|With roughly 77 million baby boomers entering retirement, much old, standard advice is being challenged by growing human longevity and retirees' risk of outliving their money.|
There are some ground rules courtesy of the IRS to abide by carefully. Failing to follow the letter of the law can cost you big time. Just how much you will need to withdraw -- the Minimum Required Distribution -- is a confusing calculation based on an actuarial assumption of lifespan. The IRS has worksheets, and there are a variety of online calculators to help determine the amount. Your plan sponsor and administrator, as well as your financial adviser if you have one, can crunch the numbers as well. If you have a 401(k) plan or IRA, the IRS requires that retirees take the first distribution by April 1 of the year after reaching age 70.5. In subsequent years, annual distributions are required by Dec. 31. Failing to do so will mean having to surrender a 50% excise tax on the amount you were supposed to have withdrawn.
A recent study by Fidelity Investments found that 62% of those soon to retire are stressed about making the transition from saving for retirement to living off those assets. Despite that, 75% of pre-retirees do not have a formal retirement income plan in place. One reason folks may be putting off this important step is "loss aversion." "Over the years, as money has gone into your retirement account, you've hopefully made a point of not touching it," says Eric Gold, a behavioral economist who studies the psychology of financial decision-making at the Fidelity Center for Applied Technology. "But when you retire, all of a sudden you need to write a check out of that account. You wouldn't think that this would be a problem, but it is. Spending your retirement savings isn't an easy thing to do. People fear the unknown and they fear loss. It can make them feel anxious."

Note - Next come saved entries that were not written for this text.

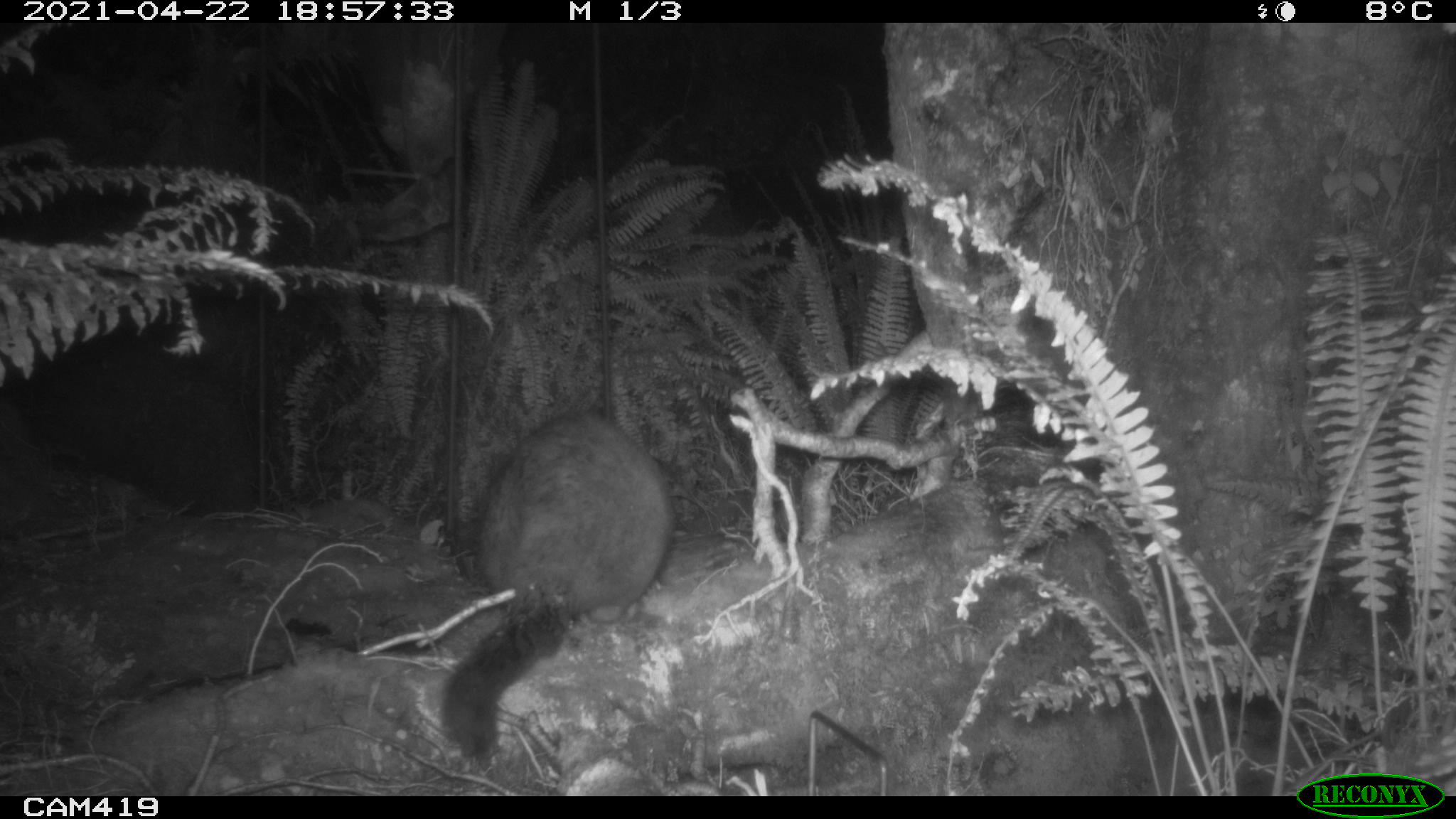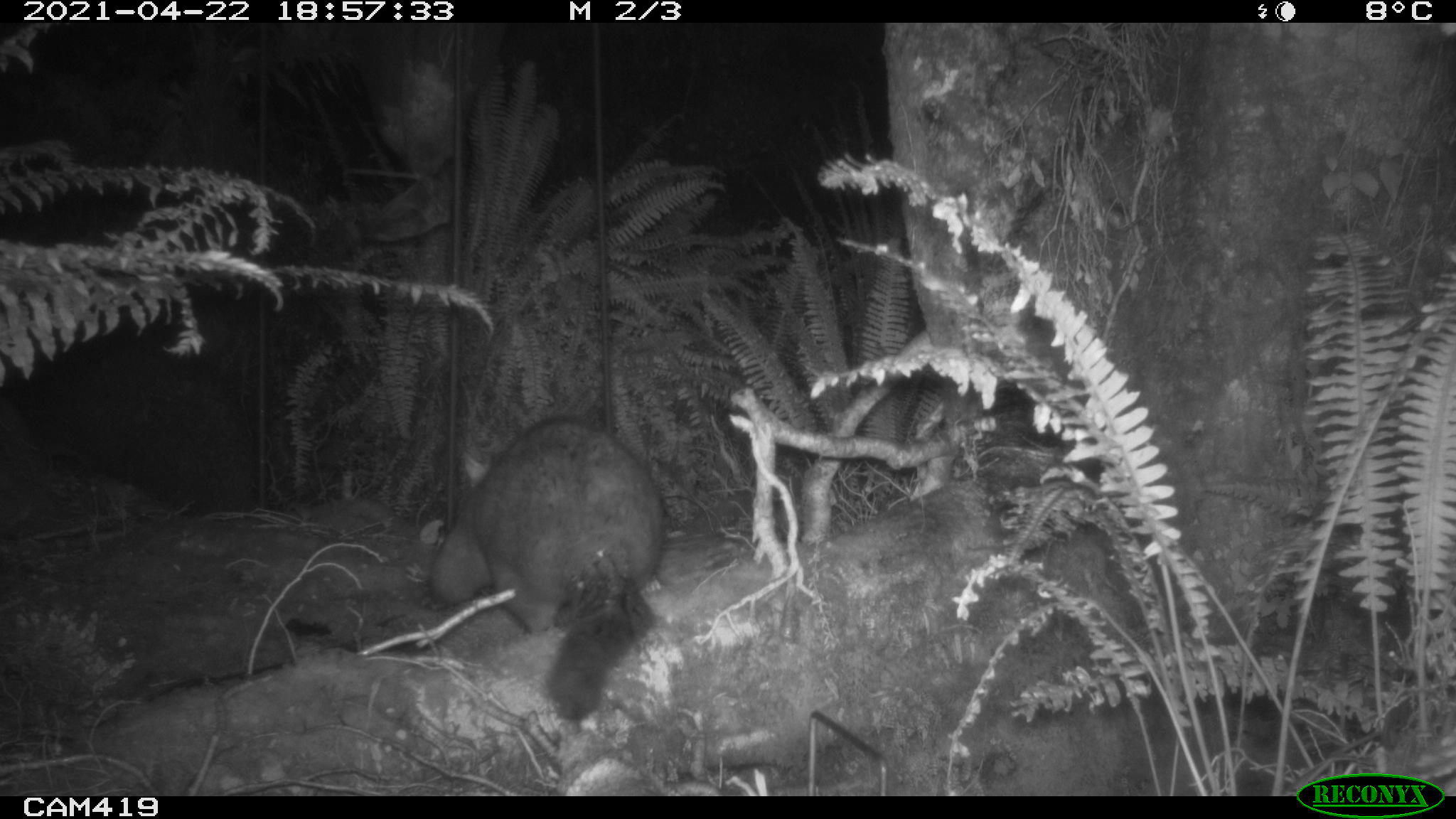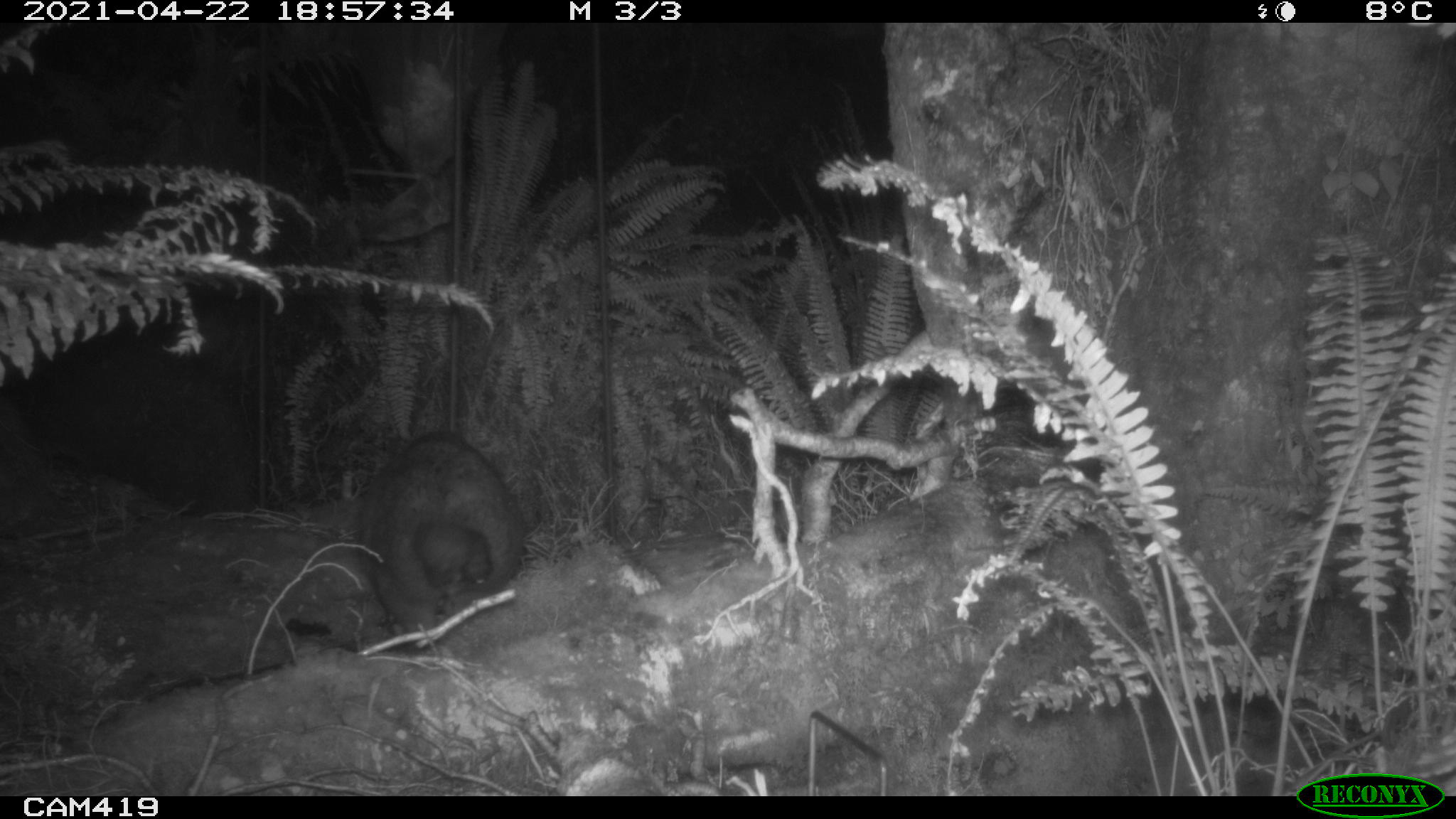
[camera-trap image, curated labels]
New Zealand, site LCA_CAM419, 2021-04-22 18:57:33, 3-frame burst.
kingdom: Animalia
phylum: Chordata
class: Mammalia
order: Diprotodontia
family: Phalangeridae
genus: Trichosurus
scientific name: Trichosurus vulpecula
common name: common brushtail possum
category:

Longevity, coupled with low interest rates, have made it difficult for retirees to merely shift assets into "safe" or cash positions for the long haul as they lose the returns needed to ensure a two- to three-decade span. A growing focus on having a post-retirement income stream, rather than relying on withdrawals from a finite pool of assets, has inspired a variety of new products, as well as old ones with new wrinkles. The top names in the financial world -- among them Schwab ( SCHW), Fidelity, Vanguard and Pimco -- have introduced products known as either "managed payout" or "income replacement funds." Although the funds have their uniquenesses, the basic pitch is that an investor chooses a fund with a desired payout (or one that adjusts over time, based on a future target date) and the professionally managed mix of holdings seeks to preserve principal and pay those expected goals from returns.